Review not a writer; read, analyze and understand its writing, which also mirrors and reflects its thoughts and persona.
Reviewed By Kenneth Salzmann for Readers Favorite – 🔆🔆🔆🔆🔆
The more than two dozen short stories in Victoria Ray’s intriguing and inventive collection, So Absurd It Must Be True, undoubtedly deliver a full measure of skillfully wrought absurdity packed into a wide range of characters and plots, from futuristic motifs to resurrected Russian novelists and their characters in altered landscapes, and much more. But it’s the collection’s subtitle — Funny Tales for Dirty Minds, or more expansively elsewhere, The Collection of Surreal Humor, Mystery, and Satire — that more explicitly spells out the nature of the literary treats the reader is in for. The first story in the book ably sets the tone: in Babysitter and Dracula, Rodion Raskolnikov, also known as Babysitter, is a CIA agent (rather than the nihilistic killer protagonist of Crime and Punishment) and Dostoevsky is the elusive leader of a Russian cartel (rather than the author who created Raskolnikov), among the characters in what structurally resembles a familiar spy thriller, replete with a surprise double agent, but in which one absurdity after another carries the plot along.
( photo – from dostoevsky-bts.com website )
As surreal and more than slightly skewed as the people and story elements that populate So Absurd It Must Be True clearly are, Victoria Ray demonstrates great skill as a storyteller and in doing so has created a body of certainly strange but, in the end, highly readable fiction. True, if sex (in all its absurdity and humor) is a deal-breaker for you, you’ll want to shy away. But Ray’s skill as a writer underlies each of the stories and carried me along and buying into whatever impossibilities or weirdness she put in my way. At times, I’m strongly reminded of such masters of absurdity as Beckett and Ionesco, but at others of, say, Kurt Vonnegut, whose work often brims with improbability slipped unobtrusively into the narrative. This quality is especially appealing to me as in When Things Go Wrong, a short piece about a man joining his girlfriend (he had met her only twice in a bar) for Christmas dinner with her family. “Suffice it to say, the Christmas ended badly,” Ray wrote, before revealing just how badly.
Reviewed By Vincent Dublado for Readers’ Favorite – 🔆🔆🔆🔆
You may well think that Victoria Ray’s wild childhood imagination never left her as she grew up, and this imagination has evolved in a mature and surreal way. Try reading So Absurd It Must Be True: The Collection of Surreal Humor, Mystery, and Satire, and you are likely to concur. This is the second volume of her short story anthology. These stories encompass different genres that make this collection stand out, as it seems to refuse being placed in any category, much like a person that does not want to be stereotyped. These stories are mysterious, bizarre, satirical, and sometimes just plain absurd. They are transformative and will provoke you to see things from a different perspective. Have you ever thought about what would happen if God sends his Son to Kyrgyzstan? Now that is just one example…
The writing is a wonderful reflection of quirkiness, sarcasm, wit, and insight. Some or at least one of these stories is likely to stick in your mind and become your favorite.
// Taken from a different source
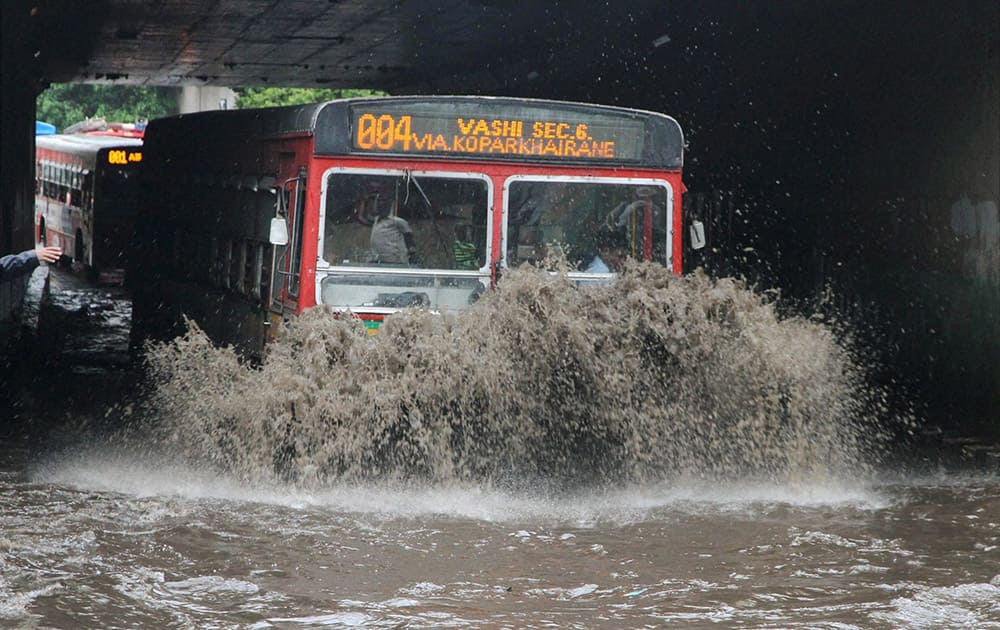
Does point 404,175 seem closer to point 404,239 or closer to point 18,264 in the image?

I personally enjoyed the dialogue between Tolstoy and his literary creation, Anna Karenina. Karenina pesters the novelist about why he killed her in the story—and she is determined to find out the truth. However, this book may not suit everyone’s taste, especially those who are not yet familiar with the craft of absurdist humor. As for those who are ready to experiment and open themselves to a unique spin on existence, So Absurd It Must Be True will make you learn, travel, discover, and enjoy the ride with Victoria Ray as she promised.
My congratulations to you, sir. Your manuscript is both good and original; but the part that is good is not original, and the part that is original is not good.